If the resolution criteria are broad enough to encompass advisory positions, then buying "yes" at 61% is a losing trade. You would be paying a premium for an outcome that never technically occurred. PCAST co-chairs are presidentially appointed. Their names appear on White House announcements. They attend Oval Office briefings. By that measure, Sacks is still a Trump administration figure, and the March 26 transition looks more like a lateral move than an exit.

This is not a marginal argument. It explains why nearly 40% of the market's implied probability sits on "no." Traders holding that position are not confused; they are betting that resolution adjudicators will view the PCAST seat as continuity rather than departure.


Where This Resolves: The Calendar and the Criteria

The market resolves on December 31, 2026. That leaves nine months for one of two things to happen.

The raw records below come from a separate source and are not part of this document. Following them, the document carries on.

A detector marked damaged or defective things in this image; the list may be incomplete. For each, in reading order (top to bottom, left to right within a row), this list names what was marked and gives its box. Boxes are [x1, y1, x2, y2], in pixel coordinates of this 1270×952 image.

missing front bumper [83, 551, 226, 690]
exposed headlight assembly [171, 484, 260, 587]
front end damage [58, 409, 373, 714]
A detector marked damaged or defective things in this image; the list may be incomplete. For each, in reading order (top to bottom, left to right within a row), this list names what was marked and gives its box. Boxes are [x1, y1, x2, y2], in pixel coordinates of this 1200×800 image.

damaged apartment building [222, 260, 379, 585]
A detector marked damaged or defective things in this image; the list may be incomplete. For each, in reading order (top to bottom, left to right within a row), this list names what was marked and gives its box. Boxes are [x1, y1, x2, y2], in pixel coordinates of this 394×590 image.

First, Sacks could leave the PCAST co-chair role entirely, removing all ambiguity and pushing the market toward 90% or higher. Second, resolution criteria could be clarified or interpreted by the platforms themselves, collapsing the spread between Kalshi and Polymarket.

The most likely path to a definitive "yes" involves Sacks stepping away from PCAST before year-end, or the platforms ruling that a special government employee term ending constitutes a departure regardless of subsequent advisory appointments. The most likely path to "no" is a determination that any White House advisory role, however informal, counts as being "in" the administration.

At 61%, the market is pricing Sacks as more likely gone than not. That assessment is correct on the narrow, technical facts: his official term ended, his title dissolved, and PCAST is structurally distinct from a staff position. But the price also acknowledges, correctly, that this is not a clean exit. Until resolution language catches up with the political reality of simultaneous departure and reattachment, this contract will trade on ambiguity rather than conviction.